15. What is the solution of the linear-quadratic system of equations?
y=x^2+5x-3
y-x=2
how about
x^2+5x-3 = x+2
x^2+4x-5 = 0
Now it's a cinch, right?
To find the solution of a linear-quadratic system of equations, we need to solve the system by substitution or elimination. Let's solve it by substitution.
We are given the following system of equations:
y = x^2 + 5x - 3 -- (Equation 1)
y - x = 2 -- (Equation 2)
Step 1: Solve Equation 2 for y.
Rearrange Equation 2 to get: y = x + 2
Step 2: Substitute this value of y in Equation 1.

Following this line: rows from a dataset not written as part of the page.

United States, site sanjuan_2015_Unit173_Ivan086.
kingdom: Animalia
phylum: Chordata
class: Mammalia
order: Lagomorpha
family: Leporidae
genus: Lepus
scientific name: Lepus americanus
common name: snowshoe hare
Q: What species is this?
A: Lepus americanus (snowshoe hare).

Replace y in Equation 1 with x + 2, so we have:
x + 2 = x^2 + 5x - 3
Step 3: Rearrange the equation to make it a quadratic equation equal to zero.

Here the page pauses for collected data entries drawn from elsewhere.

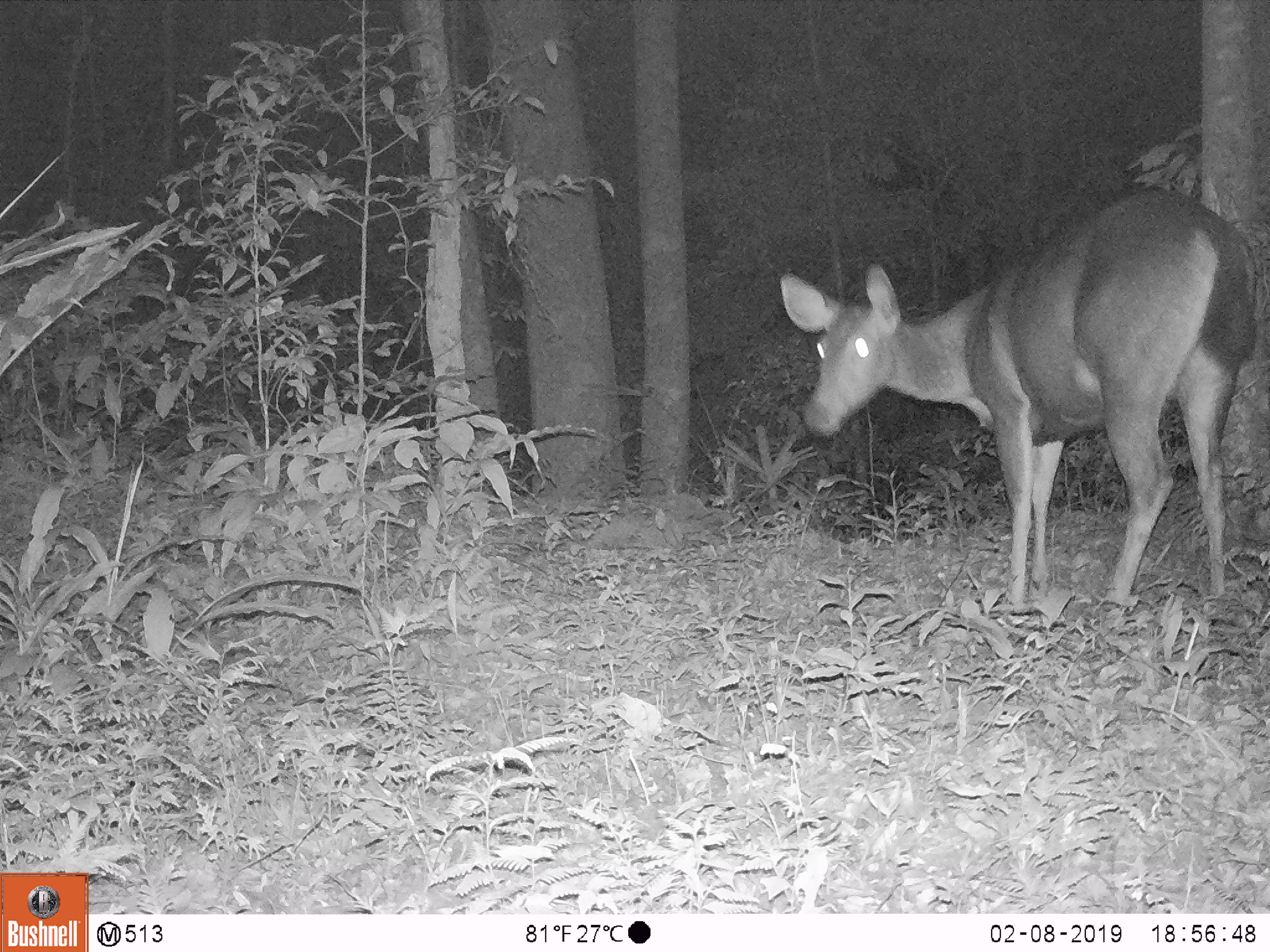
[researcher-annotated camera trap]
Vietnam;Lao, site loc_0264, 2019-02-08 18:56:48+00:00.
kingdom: Animalia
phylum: Chordata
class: Mammalia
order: Artiodactyla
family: Cervidae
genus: Rusa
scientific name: Rusa unicolor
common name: sambar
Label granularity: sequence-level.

Move all terms to one side:
x^2 + 5x - 3 - x - 2 = 0
x^2 + 4x - 5 = 0
Step 4: Solve the quadratic equation.
We can solve this equation by factoring, completing the square, or using the quadratic formula.

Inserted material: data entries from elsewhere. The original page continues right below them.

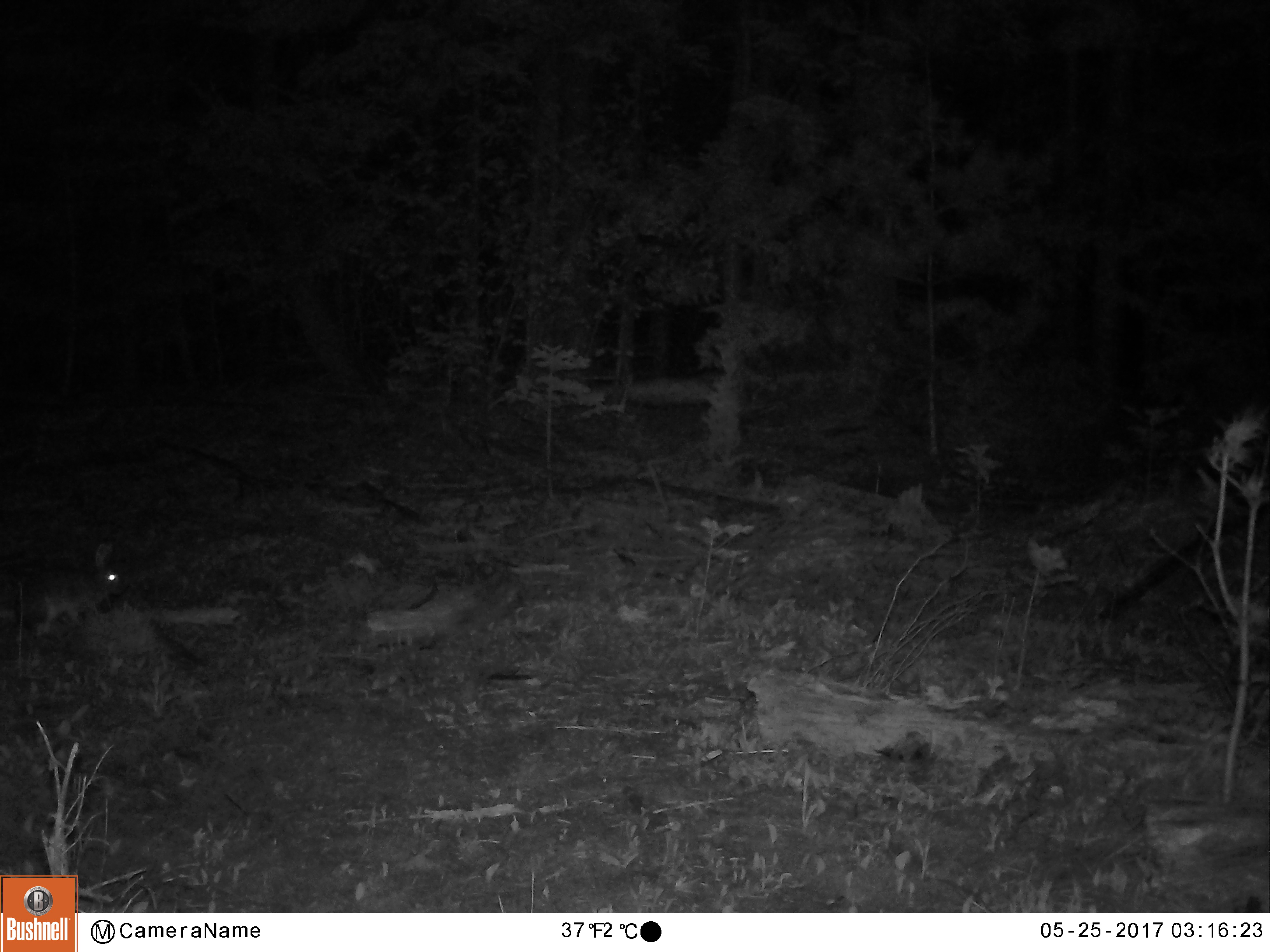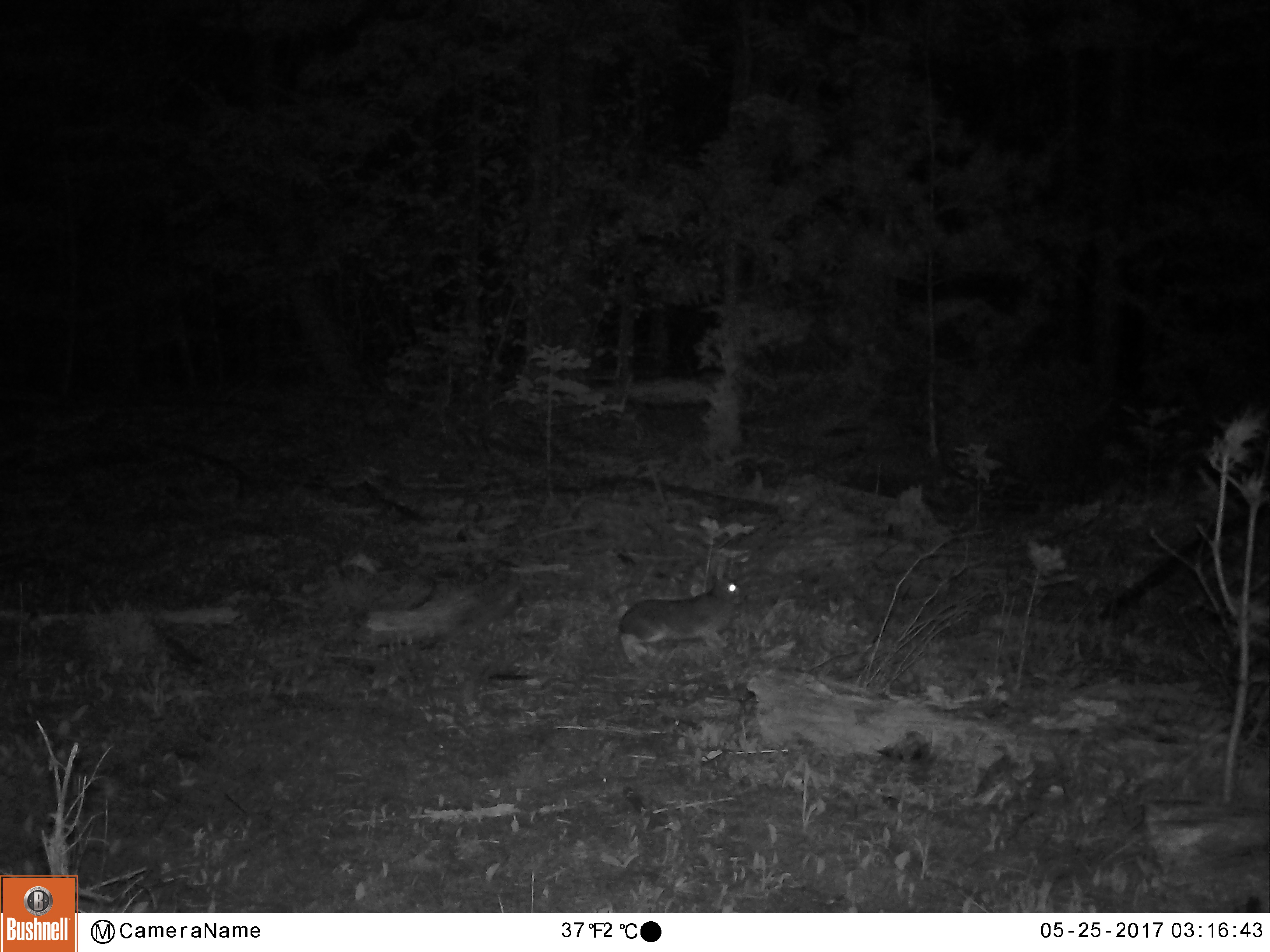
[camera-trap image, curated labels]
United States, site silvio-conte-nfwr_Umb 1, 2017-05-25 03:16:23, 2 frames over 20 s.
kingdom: Animalia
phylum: Chordata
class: Mammalia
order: Lagomorpha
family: Leporidae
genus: Lepus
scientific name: Lepus americanus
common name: snowshoe hare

Factoring is the most straightforward method in this case:
(x-1)(x+5) = 0
From this factorization, we get two solutions:
x - 1 = 0, which gives x = 1
x + 5 = 0, which gives x = -5
Step 5: Substitute the values of x back into Equation 2 to find the corresponding y-values.
Substituting x = 1 into Equation 2:
y = 1 + 2 = 3
So one solution is (x, y) = (1, 3).
Substituting x = -5 into Equation 2:
y = -5 + 2 = -3
The other solution is (x, y) = (-5, -3).
Therefore, the solution to the given system of equations is (1, 3) and (-5, -3).